Inflation in the US has slowed, with consumer prices rising just 4.9% in April, the lowest in two years. However, Inflation concerns may be easing only in the short-term, which suggests that consumers may pull back on spending. Equities fell and bond yields rose after the report.
What you need to know
Federal Reserve member Bowman stated that additional rate hikes are “likely appropriate” if inflation remains high and the labor market remains tight. While Fed policy is now restrictive, it is uncertain if it is sufficiently so to bring down inflation. President has nominated Philip Jefferson to the position of vice chair, US World Bank representative Adriana Kugler as a member of the Fed board, and Lisa Cook to serve a second full term on the Feb board.
Equities have retreated due to unresolved concerns over the debt ceiling and a surge in bond yields driven by higher surveyed inflation expectations. Investors have shifted from cyclical to defensive stocks, with utilities and consumer staples gaining traction while consumer discretionary and financials experience a pullback.
Many large corporations, including Meta and Disney, have shifted their focus away from the “growth at all costs” mentality and instead prioritize profit. Meta’s announcement of 11,000 job cuts six months ago sparked similar moves from other tech companies, and media giants Netflix and Disney followed suit. So far, this newfound cost-consciousness has been successful, with Meta’s stock up 170% and Netflix’s up 100% from their respective lows.
Even tech giants like Microsoft, Amazon, and Alphabet have seen positive reactions from investors due to their increased discipline. However, these companies are still a long way from their past highs, largely driven by revenue growth. While cost-cutting can help expand profit in the long run, growth in sales is necessary for sustainable success.
What’s happening in Singapore
The financial performance of DBS in the first quarter of 2023 beat estimates due to strong trading income and resilient net interest income. However, the growth in net interest margins is expected to fade, and asset quality remains a key risk as non-performing loans are expected to increase due to slowing global growth. Despite this, DBS has strong capital and liquidity levels and higher return on equity, which should continue to support investor confidence.

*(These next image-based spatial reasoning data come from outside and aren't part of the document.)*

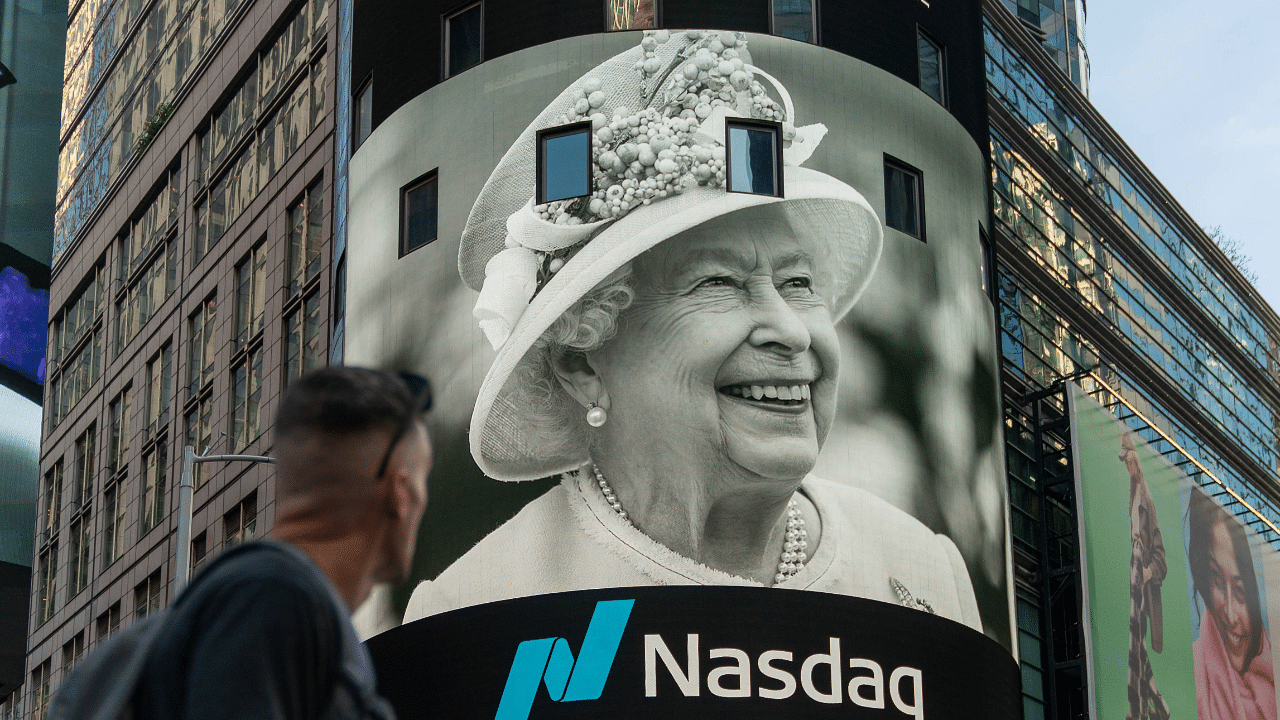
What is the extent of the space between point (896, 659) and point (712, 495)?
3.76m

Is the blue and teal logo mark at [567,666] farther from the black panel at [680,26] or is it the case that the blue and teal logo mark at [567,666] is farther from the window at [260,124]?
the window at [260,124]

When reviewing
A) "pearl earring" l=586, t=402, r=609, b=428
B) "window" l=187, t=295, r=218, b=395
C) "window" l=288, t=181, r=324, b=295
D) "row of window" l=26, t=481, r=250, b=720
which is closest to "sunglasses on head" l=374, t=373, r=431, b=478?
"pearl earring" l=586, t=402, r=609, b=428

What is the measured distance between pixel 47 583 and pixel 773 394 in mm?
39100

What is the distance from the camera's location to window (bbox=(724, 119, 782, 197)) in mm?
30513

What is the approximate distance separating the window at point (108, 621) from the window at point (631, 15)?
2876 cm

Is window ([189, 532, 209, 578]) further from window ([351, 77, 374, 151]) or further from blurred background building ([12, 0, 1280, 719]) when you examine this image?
window ([351, 77, 374, 151])

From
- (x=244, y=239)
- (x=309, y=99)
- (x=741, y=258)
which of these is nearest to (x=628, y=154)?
(x=741, y=258)

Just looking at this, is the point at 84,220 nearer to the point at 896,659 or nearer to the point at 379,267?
the point at 379,267

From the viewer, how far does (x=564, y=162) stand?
31.0 meters

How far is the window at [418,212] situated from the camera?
3256 cm

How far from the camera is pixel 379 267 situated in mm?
33469

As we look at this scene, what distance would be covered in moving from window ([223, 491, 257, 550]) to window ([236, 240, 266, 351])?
4229 millimetres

The overall REIT portfolio performance was better in the March quarter but was offset by higher funding and operating costs and adverse foreign exchange movements. The managers talked up recycling and opportunistic divestments, and there is room for rotation and selective opportunities in a range-bound sector outlook. While the rate pause may bring forth optimism, sustainable re-rating will only come from better growth or rate cuts.